* Work to do: Express each line of the records below as a string in a single JSON list, one string per line, omitting blank lines and leaving out the pictures.

* Exercise inputs:
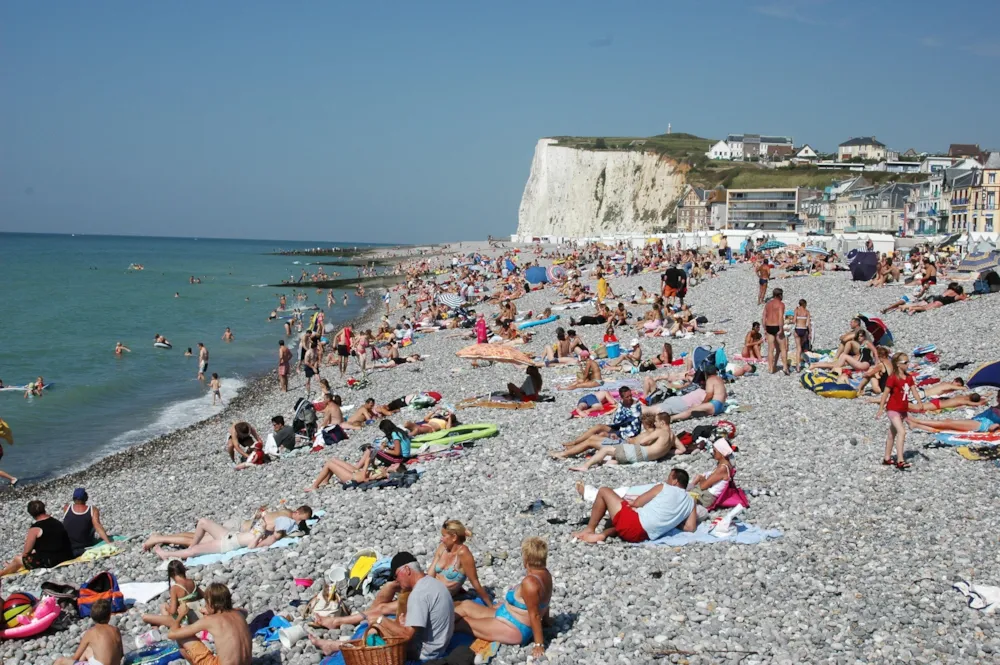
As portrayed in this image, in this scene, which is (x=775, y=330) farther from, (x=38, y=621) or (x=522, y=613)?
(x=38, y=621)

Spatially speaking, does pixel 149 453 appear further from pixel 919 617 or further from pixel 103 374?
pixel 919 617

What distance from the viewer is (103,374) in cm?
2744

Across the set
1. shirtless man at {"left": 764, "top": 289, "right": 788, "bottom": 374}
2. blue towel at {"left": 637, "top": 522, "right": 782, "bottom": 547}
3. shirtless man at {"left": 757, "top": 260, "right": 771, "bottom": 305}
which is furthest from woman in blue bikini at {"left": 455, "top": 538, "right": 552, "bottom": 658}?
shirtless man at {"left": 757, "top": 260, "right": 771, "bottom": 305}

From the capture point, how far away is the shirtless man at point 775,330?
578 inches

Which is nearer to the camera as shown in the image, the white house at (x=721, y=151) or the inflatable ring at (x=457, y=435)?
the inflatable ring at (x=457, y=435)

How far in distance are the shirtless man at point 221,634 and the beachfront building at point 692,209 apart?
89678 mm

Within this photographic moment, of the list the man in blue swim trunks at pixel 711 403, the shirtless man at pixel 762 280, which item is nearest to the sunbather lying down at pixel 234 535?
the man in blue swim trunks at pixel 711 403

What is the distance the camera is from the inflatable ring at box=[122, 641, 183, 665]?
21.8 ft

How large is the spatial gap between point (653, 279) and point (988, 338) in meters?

* Full answer:
[
  "As portrayed in this image, in this scene, which is (x=775, y=330) farther from, (x=38, y=621) or (x=522, y=613)?",
  "(x=38, y=621)",
  "Spatially speaking, does pixel 149 453 appear further from pixel 919 617 or further from pixel 103 374?",
  "pixel 919 617",
  "What distance from the viewer is (103,374) in cm?",
  "2744",
  "Across the set",
  "1. shirtless man at {\"left\": 764, \"top\": 289, \"right\": 788, \"bottom\": 374}",
  "2. blue towel at {\"left\": 637, \"top\": 522, \"right\": 782, \"bottom\": 547}",
  "3. shirtless man at {\"left\": 757, \"top\": 260, \"right\": 771, \"bottom\": 305}",
  "which is furthest from woman in blue bikini at {\"left\": 455, \"top\": 538, \"right\": 552, \"bottom\": 658}?",
  "shirtless man at {\"left\": 757, \"top\": 260, \"right\": 771, \"bottom\": 305}",
  "From the capture point, how far away is the shirtless man at point 775,330?",
  "578 inches",
  "Which is nearer to the camera as shown in the image, the white house at (x=721, y=151) or the inflatable ring at (x=457, y=435)?",
  "the inflatable ring at (x=457, y=435)",
  "How far in distance are the shirtless man at point 221,634 and the beachfront building at point 692,209 apart?",
  "89678 mm",
  "Within this photographic moment, of the list the man in blue swim trunks at pixel 711 403, the shirtless man at pixel 762 280, which item is nearest to the sunbather lying down at pixel 234 535?",
  "the man in blue swim trunks at pixel 711 403",
  "What is the distance the camera is from the inflatable ring at box=[122, 641, 183, 665]?",
  "21.8 ft",
  "How large is the spatial gap between point (653, 279) and point (988, 338) in meters?"
]